Outro ponto levantado por especialistas é que o tamanho das árvores, isoladamente, não garante um manejo florestal sustentável. Martin Perez Lara, diretor de soluções climáticas florestais do World Wildlife Fund (WWF), reconhece que a relação entre diâmetro e estoque de carbono é intuitiva e empiricamente válida, mas alerta que sistemas de manejo bem projetados, incluindo a colheita seletiva controlada, podem contribuir positivamente para o equilíbrio climático.

Apesar disso, o próprio autor do estudo demonstra ceticismo quanto à possibilidade de mudanças na política florestal peruana. Segundo Vallejos-Torres, uma reforma legal que proteja as maiores árvores afetaria diretamente os interesses econômicos do setor madeireiro, que depende da extração desses indivíduos de alto valor comercial e exerce forte influência nas decisões políticas do país.

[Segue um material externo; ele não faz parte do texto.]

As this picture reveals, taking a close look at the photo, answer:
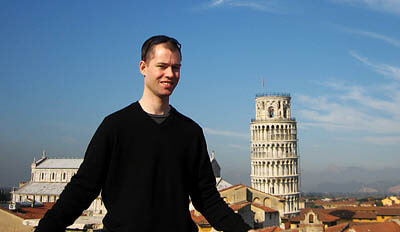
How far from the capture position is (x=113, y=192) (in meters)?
2.89

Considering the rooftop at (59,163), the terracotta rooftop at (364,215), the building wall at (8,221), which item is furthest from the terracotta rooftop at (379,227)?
the rooftop at (59,163)

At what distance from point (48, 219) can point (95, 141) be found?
1.90 feet

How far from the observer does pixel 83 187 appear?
2.78m

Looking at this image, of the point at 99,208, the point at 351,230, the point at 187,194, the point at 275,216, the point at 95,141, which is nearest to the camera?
the point at 95,141

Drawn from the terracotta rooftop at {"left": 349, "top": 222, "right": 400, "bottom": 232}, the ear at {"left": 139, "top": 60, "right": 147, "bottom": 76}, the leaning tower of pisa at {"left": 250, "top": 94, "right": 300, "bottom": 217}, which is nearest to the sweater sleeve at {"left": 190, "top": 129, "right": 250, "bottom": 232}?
the ear at {"left": 139, "top": 60, "right": 147, "bottom": 76}

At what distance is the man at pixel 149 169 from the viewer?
2.81 m

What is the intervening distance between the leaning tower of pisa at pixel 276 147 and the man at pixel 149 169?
243ft

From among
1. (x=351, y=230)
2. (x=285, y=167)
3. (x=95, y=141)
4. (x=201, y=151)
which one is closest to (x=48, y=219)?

Assim, enquanto a ciência aponta para a urgência de proteger os maiores reservatórios naturais de carbono da Amazônia, interesses econômicos e estruturais continuam a representar um obstáculo significativo, deixando em aberto o futuro da floresta e seu papel no combate às mudanças climáticas globais.

Diante dessas descobertas, até quando a Amazônia conseguirá cumprir seu papel como escudo climático global se justamente as árvores que mais armazenam carbono continuam sendo as mais vulneráveis à exploração?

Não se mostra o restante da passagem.